Così, non ci sarà il plurisecolare pellegrinaggio a piedi al Santuario di Nuova Cliternia, una frazione di Campomarino (Cb), non ci saranno bande musicali, né giochi popolari e neanche la fiera e festa di Sant’Antonio alla Guardiola. I festeggiamenti saranno limitati alle novene, tridui e messe all’aperto, ma con alcune ovvie limitazioni.
Mai, a memoria d’uomo, neanche in tempo di guerra, è avvenuta una cosa simile. Doveva succedere ed è successo.
Il Santo Patrono di Fresagrandinaria è la Madonna Grande, ossia Santa Maria Grande. Grande perché considerata nella età senile, quindi una madonna anziana e senza bambino. Per questo i sinonimi sono Santa Maria Assunta e Santa Maria Maggiore. Una madonna il cui culto è molto sentito e la venerazione plurisecolare. Tanto che i nomi personali imposti nel passato rimandano alle varie fasi della vita terrena della Madonna: Concetta, Maria, Bambina, Immacolata, Annunziata, Grazia, Carmela, Addolorata, Consolata, Regina, Assunta, Incoronata.
La venerazione della santa Vergine è molto radicata: non c’è fresano che nella sua vita non abbia partecipato, almeno una volta, al pellegrinaggio diretto al santuario della Madonna, una volta chiamata di Colloredo, o di Ramitelli o del Saccione e che, tra l’altro, in passato rappresentava anche una tappa per chi era diretto a San Michele di Monte Sant’Angelo o a San Nicola a Bari.

> [Dati grezzi]
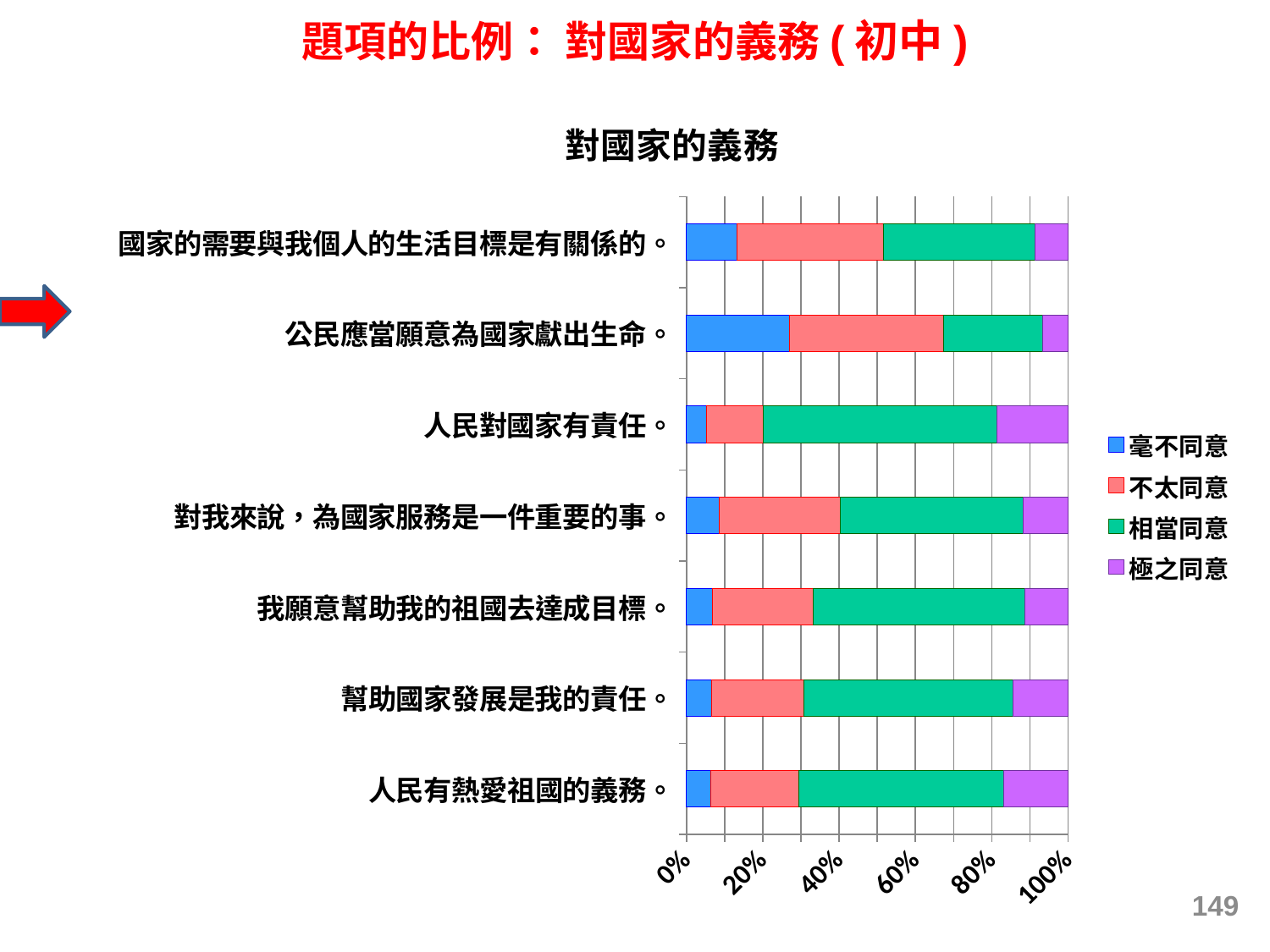
Is the 毫不同意 share for 公民應當願意為國家獻出生命 greater or less than 20%? greater Which statement has the largest 毫不同意 segment? 公民應當願意為國家獻出生命。 What kind of chart is shown on the slide? Stacked bar chart Which statement has the largest 相當同意 segment? 人民對國家有責任。 Which statement has the smallest 毫不同意 segment? 人民對國家有責任。 Which legend entry is shown in green? 相當同意 What is the title of the chart? 對國家的義務 Which statement has the smallest 極之同意 segment? 公民應當願意為國家獻出生命。 How many series does the legend list? 4 Which statement has a larger 極之同意 segment: 人民對國家有責任 or 公民應當願意為國家獻出生命? 人民對國家有責任。 Is the 相當同意 share for 人民對國家有責任 greater or less than 40%? greater How many statements (categories) are plotted in the chart? 7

> [Compiti da svolgere]
a) Secondo il testo sulla devozione mariana a Fresagrandinaria, chi è il Santo Patrono del paese?
b) Elenca tutto ciò che, stando al testo sulla devozione mariana a Fresagrandinaria, non ci sarà.
c) Scrivi il seguito del testo sulla devozione mariana a Fresagrandinaria, ripartendo dopo la sua ultima frase.
Per lo svolgimento non occorre consultare i dati.

> [Esercizi svolti]
a) La Madonna Grande, ossia Santa Maria Grande.

b)
- Il plurisecolare pellegrinaggio a piedi al Santuario di Nuova Cliternia
- Le bande musicali
- I giochi popolari
- La fiera e festa di Sant'Antonio alla Guardiola

c)
Si ha documentazione scritta che già dal 1744, (vd. G.A. Tria) e chissà da quando, fresani e lentellesi “guidati da loro arcipreti” effettuavano il santo viaggio. Nel 1907, racconta l’allora parroco don Giuseppe De Martinis, parteciparono 500 fresani e 19 lentellesi. Sotto la pioggia e sotto il sole, con il vento o con l’arsura si doveva andare. Anche con asini e muli. Quando si dovevano guadare i fiumi Trigno, Sinarca e Biferno in piena, si formava una catena umana, mano con mano in modo fraterno. Una volta per attraversare i corsi d’acqua si usava anche la scafa, una specie di zattera manovrata con funi. Un anno si dovette attraversare il Trigno in piena sul ponte della ferrovia a San Salvo e si arrivò alla meta col buio pesto.
La notte si passava in chiesa cantando e pregando e dormicchiando sul pavimento. Si andava a piedi e a piedi si ritornava.
Tale consuetudine non è mai venuta meno: nell’ultimo ventennio la media dei pellegrini si è mantenuta sui 120/150 anche con la partecipazione di lentellesi e giovani forestieri francesi e tedeschi.
Ci rifaremo l’anno che verrà. A Dio piacendo.